Sometimes words can be “compromised” because of their modern associations with wrong concepts that came from astrology, alchemy or earlier medicine. In the 18th century, the lexical unit white-livered (or lily-livered) stood for lack of courage. Actually, it has preserved this meaning until now. But nowadays, the medical notion that a deficiency of bile causes a pale liver and, as a result, lack of vigor or courage, has proved to be wrong, and the word white-livered degraded to a stronger definition cowardly <the people of Britain are sick and tired of white-livered politicians who claim to represent us>.

The following example is more complex. In the two sentences 1) He’s innocent as a lamb and 2) He is an innocent, the adjective innocent in the first sentence means guiltless. The same meaning guiltless, free of sin which a NOUN could have, might be applied mostly to a CHILD, and what’s more, very often in the biblical or lofty sense (the massacre of the innocents). Incidentally, a few popes of Rome carried the name Innocent too. But in our example (the second sentence), the noun an innocent refers to an ADULT and means a simple-minded and/or slow-witted person, a simpleton. The word an innocent in this sense has developed along the same line as the word silly (originally: blessed, happy, blissful, holy, and then, through the meaning helpless, defenseless – to the meaning foolish, feeble-minded).
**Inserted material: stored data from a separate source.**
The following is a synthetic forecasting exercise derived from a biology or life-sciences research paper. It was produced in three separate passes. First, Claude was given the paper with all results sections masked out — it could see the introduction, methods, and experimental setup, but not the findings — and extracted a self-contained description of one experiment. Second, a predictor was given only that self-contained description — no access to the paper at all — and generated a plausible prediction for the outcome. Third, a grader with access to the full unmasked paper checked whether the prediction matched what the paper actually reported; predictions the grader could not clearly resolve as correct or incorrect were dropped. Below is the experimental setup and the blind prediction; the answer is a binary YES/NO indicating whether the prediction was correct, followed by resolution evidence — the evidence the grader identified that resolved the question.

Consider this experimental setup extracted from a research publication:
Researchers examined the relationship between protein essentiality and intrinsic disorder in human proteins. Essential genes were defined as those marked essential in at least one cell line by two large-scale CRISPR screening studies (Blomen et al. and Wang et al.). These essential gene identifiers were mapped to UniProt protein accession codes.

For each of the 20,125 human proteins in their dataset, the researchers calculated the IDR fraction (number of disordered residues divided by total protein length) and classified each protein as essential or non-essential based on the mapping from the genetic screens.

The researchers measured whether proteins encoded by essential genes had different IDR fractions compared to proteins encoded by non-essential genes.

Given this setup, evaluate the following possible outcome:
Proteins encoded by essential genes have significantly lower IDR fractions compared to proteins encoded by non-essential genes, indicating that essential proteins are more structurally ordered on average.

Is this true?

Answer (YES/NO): NO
A real discovery for me, as I was reading for this blog, was the usage of the form drank, which is the past simple verb of to drink, in the function of the past participle. The following example is taken from the prestigious Newsweek (http://www.newsweek.com/exploring-magical-worlds-ayahuasca-drinkers-316215)

Except about half the audience, by a show of hands early on, had drank ayahuasca—an Amazonian brew that causes one to vomit and to have intense visions for hours, and which many say has incredible healing powers, leading to recovery from illnesses no other treatment touched, like depression, drug addiction and even psoriasis.

My research into the problem has revealed that drank as the 3rd form (the past participle) of the verb to drink  is listed in some dictionaries and is used widely as such. The reason for the shift is that, in users’ minds, there exists mistaken identification of the participial drunk with the adjectival drunk (inebriated, intoxicated with an alcoholic drink), and speakers may feel awkward saying something like I have drunk too much water.

Another word which is suffering semantic degradation nowadays is the word fix. The main factors that contribute to its “suffering” are, firstly, its colloquial character, secondly, the multitude of its meanings, and, thirdly, it being used, practically, by all layers of society, including lower populace (in my previous blog I mentioned that the usage of bloody by lower classes could be a reason for the word bloody acquiring a profane meaning). Alongside “normal” passages, I came across quite a number of contexts when the word was used for an underhand or illegal arrangement (collusion resulted in tax fixes for gamblers, to fix a race), a difficult situation, (we’re in a terrible fix), a threat or vengeance taken on (that’ll fix him good), or even an injection of a narcotic. In its ungrammatical form that came from the Southern dialects of the United States, the verb to fix invaded regular grammar. “To be fixin’ to”  means on the verge of or in preparation for doing a given thing. It follows a form of the verb to be and consists of the present participle of the verb fix followed by to: They were fixin’ to leave without me. Describing future events fixin’ to can refer only to events that immediately follow the speaker’s point of reference.  One cannot say We’re fixin’ to have a baby in a couple of years. The use of fixin’ to as an immediate future is very common in African American Vernacular English. Although this expression sometimes appears in writing as fixing to, in speech it is usually pronounced fixin to.